The new Botswana government is busy strengthening ties with the international hunting fraternity. Representatives of Botswana’s new government attended the African Wildlife Consultative Forum hosted by Safari Club International and in an address to the Dallas Safari Club convention and sporting expo, the Botswana minister of Environment, Natural Resources Conservation and Tourism expressed eagerness to resume hunting. According to Botswana Safari News, President Mokgweetsi Masisi is scheduled to attend the Safari Club International annual convention in February this year, where he will receive the SCI award for International Legislator of the year.
The reintroduction of hunting is going against increasing calls within the international community to ban trophy hunting. The importation of elephant trophies is banned in Australia and the Netherlands.

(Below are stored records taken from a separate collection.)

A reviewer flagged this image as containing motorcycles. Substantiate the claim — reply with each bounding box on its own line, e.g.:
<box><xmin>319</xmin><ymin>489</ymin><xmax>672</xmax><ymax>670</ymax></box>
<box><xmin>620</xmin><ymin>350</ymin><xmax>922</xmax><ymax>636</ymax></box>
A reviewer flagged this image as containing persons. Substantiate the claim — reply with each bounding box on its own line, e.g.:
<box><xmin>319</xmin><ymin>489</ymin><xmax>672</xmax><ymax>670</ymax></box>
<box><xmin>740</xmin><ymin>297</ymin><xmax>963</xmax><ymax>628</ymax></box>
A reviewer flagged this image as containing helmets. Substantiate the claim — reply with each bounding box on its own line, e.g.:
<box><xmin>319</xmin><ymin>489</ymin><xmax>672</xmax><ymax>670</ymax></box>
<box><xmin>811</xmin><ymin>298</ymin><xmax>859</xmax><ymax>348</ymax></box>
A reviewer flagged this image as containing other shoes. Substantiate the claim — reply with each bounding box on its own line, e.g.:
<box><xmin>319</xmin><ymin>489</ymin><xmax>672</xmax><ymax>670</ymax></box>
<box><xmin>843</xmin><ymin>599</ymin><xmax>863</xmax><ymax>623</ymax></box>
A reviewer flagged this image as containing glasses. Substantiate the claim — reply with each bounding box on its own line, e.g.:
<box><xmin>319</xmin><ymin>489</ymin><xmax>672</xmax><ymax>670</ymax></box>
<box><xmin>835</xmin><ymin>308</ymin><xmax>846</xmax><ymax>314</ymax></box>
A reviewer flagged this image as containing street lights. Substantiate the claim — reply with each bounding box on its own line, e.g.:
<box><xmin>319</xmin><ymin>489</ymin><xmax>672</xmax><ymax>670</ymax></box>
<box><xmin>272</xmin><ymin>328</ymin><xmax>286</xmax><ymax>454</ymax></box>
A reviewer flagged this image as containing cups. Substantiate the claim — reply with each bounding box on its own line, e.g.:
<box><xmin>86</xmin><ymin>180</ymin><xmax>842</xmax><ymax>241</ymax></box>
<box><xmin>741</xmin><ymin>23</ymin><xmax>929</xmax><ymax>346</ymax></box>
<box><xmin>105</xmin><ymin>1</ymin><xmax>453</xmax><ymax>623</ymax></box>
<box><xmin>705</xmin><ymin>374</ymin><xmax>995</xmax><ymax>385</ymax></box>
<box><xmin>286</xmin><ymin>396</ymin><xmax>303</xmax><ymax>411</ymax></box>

The US state of California has banned African hunting trophies and the Cecil Act, currently before the US Congress, seeks to ban trophy imports unless a benefit to conservation can be proved. A campaign is currently underway to ban trophies in the UK, with Queen Elizabeth II stating “For the first time, environmental principles will be enshrined in law” such as legislation that will “promote and protect the welfare of animals, including banning imports from trophy hunting.”
In a clear message to the hunting industry after the killing of the collared elephant, professional hunter Michael Lee Potter had his license revoked indefinitely and citizen hunter, Kevin Sharp, forfeited his license for three years. A media release by Botswana’s government stated that “killing of collared animals is not permitted under any circumstances and appropriate measures shall be taken against transgressors including revocation of their licenses”.
While the reintroduction to hunting was seen as a way to gain the rural vote, it comes against increasing awareness of minorities rights and a wave of international anti-hunting sentiment.
By reintroducing hunting, which generally contributes only 1.9% this figure of tourism revenue per annum, Botswana has taken a step backwards and may be harming their $2bn tourism industry.